→ **SOURCE MATERIAL**:
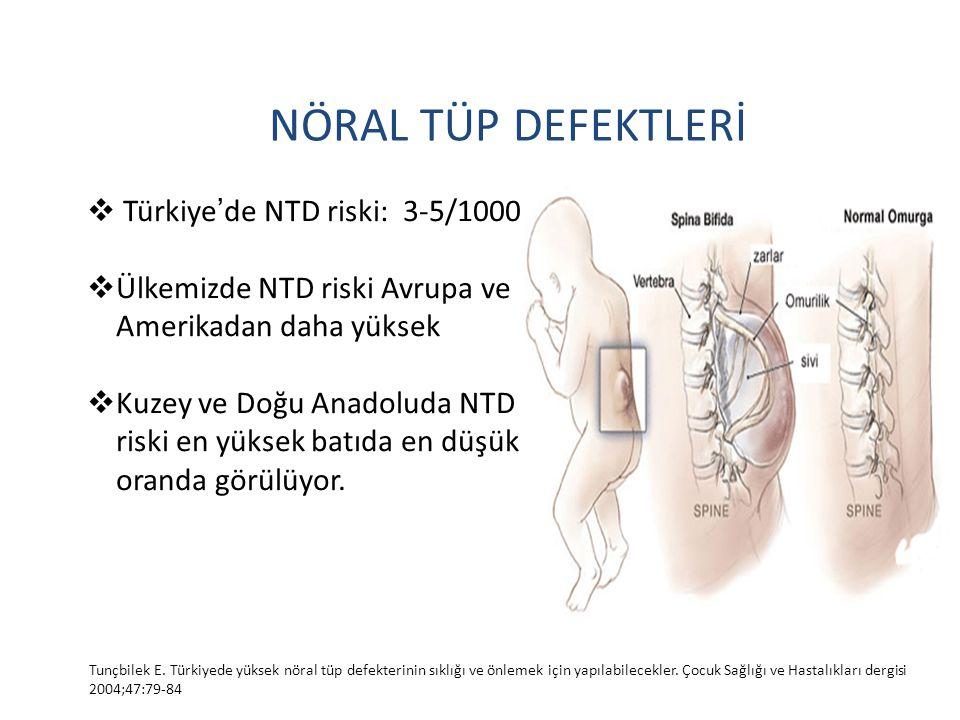 NÖRAL TÜP DEFEKTLERİ  Türkiye ' de NTD riski: 3-5/1000  Ülkemizde NTD riski Avrupa ve Amerikadan daha yüksek  Kuzey ve Doğu Anadoluda NTD riski en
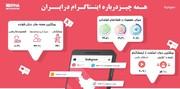 اینفوگرافیک | اینستاگرامبازها بیشتر چه صفحاتی را دنبال میکنند؟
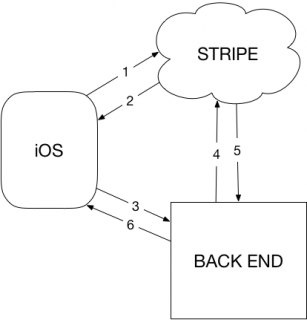 Stripe Credit Card Transaction Sequence Diagram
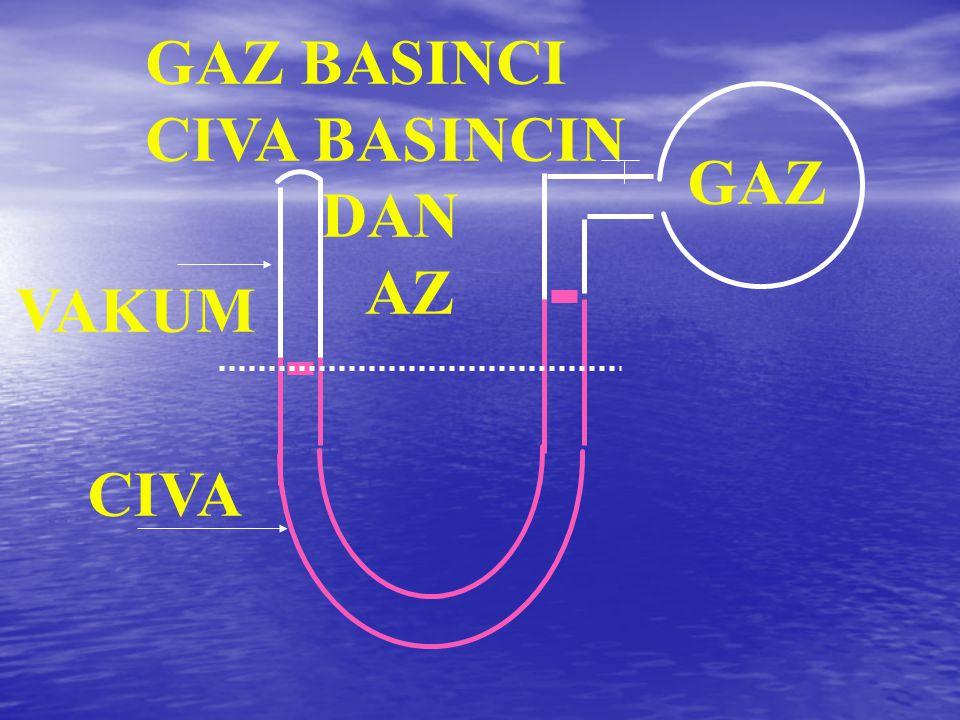 GAZ BASINCI CIVA BASINCIN DAN AZ GAZ VAKUM CIVA
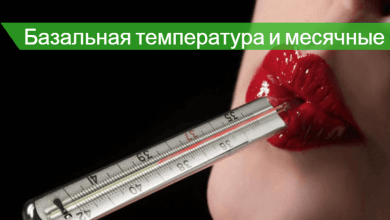 температура базальная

→ **TO DO**: Print the listing word for word, but omit the pictures.

→ **TASK RESULT**:
 NÖRAL TÜP DEFEKTLERİ  Türkiye ' de NTD riski: 3-5/1000  Ülkemizde NTD riski Avrupa ve Amerikadan daha yüksek  Kuzey ve Doğu Anadoluda NTD riski en
 اینفوگرافیک | اینستاگرامبازها بیشتر چه صفحاتی را دنبال میکنند؟
 Stripe Credit Card Transaction Sequence Diagram
 GAZ BASINCI CIVA BASINCIN DAN AZ GAZ VAKUM CIVA
 температура базальная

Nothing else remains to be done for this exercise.